## [GIVEN TASK]
Reproduce the records below word for word, starting at the line that contains "Of the group" and ending with the last line of the records, with both ends included.

## [Rows from a dataset]
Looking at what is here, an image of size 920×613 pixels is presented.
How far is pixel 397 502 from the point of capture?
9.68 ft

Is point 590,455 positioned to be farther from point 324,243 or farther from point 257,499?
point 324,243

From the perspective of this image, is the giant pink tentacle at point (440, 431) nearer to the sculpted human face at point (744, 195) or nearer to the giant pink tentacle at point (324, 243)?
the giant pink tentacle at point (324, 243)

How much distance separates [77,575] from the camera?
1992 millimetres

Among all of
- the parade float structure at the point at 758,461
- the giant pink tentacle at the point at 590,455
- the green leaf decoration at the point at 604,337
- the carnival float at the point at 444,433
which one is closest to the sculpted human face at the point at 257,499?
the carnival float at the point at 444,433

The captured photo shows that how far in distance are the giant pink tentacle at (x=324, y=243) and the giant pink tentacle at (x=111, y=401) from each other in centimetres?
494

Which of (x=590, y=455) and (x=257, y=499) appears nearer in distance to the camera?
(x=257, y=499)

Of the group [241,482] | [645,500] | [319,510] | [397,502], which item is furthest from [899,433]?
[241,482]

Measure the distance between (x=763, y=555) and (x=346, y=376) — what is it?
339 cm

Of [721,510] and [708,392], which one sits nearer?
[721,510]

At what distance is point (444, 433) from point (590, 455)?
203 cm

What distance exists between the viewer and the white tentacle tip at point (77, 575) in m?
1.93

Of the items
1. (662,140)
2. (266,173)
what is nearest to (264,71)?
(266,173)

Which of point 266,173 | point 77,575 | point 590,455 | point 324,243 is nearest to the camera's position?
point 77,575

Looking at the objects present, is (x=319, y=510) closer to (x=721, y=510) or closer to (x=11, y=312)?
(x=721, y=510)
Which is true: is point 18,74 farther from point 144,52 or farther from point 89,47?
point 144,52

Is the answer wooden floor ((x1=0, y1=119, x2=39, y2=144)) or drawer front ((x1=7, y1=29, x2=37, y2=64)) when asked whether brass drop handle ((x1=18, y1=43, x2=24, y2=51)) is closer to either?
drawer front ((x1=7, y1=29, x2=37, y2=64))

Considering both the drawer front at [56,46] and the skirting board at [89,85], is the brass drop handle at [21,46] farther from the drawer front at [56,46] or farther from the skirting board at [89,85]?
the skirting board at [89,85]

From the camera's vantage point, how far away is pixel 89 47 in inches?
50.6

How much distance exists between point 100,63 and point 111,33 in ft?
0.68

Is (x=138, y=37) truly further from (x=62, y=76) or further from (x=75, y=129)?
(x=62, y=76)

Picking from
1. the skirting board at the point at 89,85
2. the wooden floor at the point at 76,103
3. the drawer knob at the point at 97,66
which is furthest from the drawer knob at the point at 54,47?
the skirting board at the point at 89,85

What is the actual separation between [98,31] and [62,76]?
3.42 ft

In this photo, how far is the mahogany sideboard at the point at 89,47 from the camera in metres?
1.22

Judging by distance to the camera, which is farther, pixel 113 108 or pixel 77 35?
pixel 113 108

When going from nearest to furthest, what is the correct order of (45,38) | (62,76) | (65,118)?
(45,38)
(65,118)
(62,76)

## [OUTPUT FOR THIS TASK]
Of the group [241,482] | [645,500] | [319,510] | [397,502], which item is furthest from [899,433]?
[241,482]

Measure the distance between (x=763, y=555) and (x=346, y=376) — what is it?
339 cm

Of [721,510] and [708,392], which one sits nearer?
[721,510]

At what distance is point (444, 433) from point (590, 455)?
203 cm

What distance exists between the viewer and the white tentacle tip at point (77, 575) in m?
1.93

Of the items
1. (662,140)
2. (266,173)
what is nearest to (264,71)?
(266,173)

Which of point 266,173 | point 77,575 | point 590,455 | point 324,243 is nearest to the camera's position?
point 77,575

Looking at the objects present, is (x=319, y=510) closer to (x=721, y=510) or closer to (x=11, y=312)?
(x=721, y=510)
Which is true: is point 18,74 farther from point 144,52 or farther from point 89,47?
point 144,52

Is the answer wooden floor ((x1=0, y1=119, x2=39, y2=144)) or drawer front ((x1=7, y1=29, x2=37, y2=64)) when asked whether brass drop handle ((x1=18, y1=43, x2=24, y2=51)) is closer to either?
drawer front ((x1=7, y1=29, x2=37, y2=64))

Considering both the drawer front at [56,46] and the skirting board at [89,85], is the brass drop handle at [21,46] farther from the drawer front at [56,46] or farther from the skirting board at [89,85]?
the skirting board at [89,85]

From the camera's vantage point, how far away is pixel 89 47 in inches?
50.6

How much distance exists between point 100,63 and point 111,33 in ft?
0.68

Is (x=138, y=37) truly further from (x=62, y=76) or further from (x=75, y=129)?
(x=62, y=76)

Picking from
1. the skirting board at the point at 89,85
2. the wooden floor at the point at 76,103
3. the drawer knob at the point at 97,66
which is furthest from the drawer knob at the point at 54,47?
the skirting board at the point at 89,85

What is the actual separation between [98,31] and [62,76]?
3.42 ft

In this photo, how far is the mahogany sideboard at the point at 89,47 from the camera in metres?
1.22

Judging by distance to the camera, which is farther, pixel 113 108 or pixel 77 35?
pixel 113 108

When going from nearest to furthest, what is the correct order of (45,38) | (62,76) | (65,118)?
(45,38)
(65,118)
(62,76)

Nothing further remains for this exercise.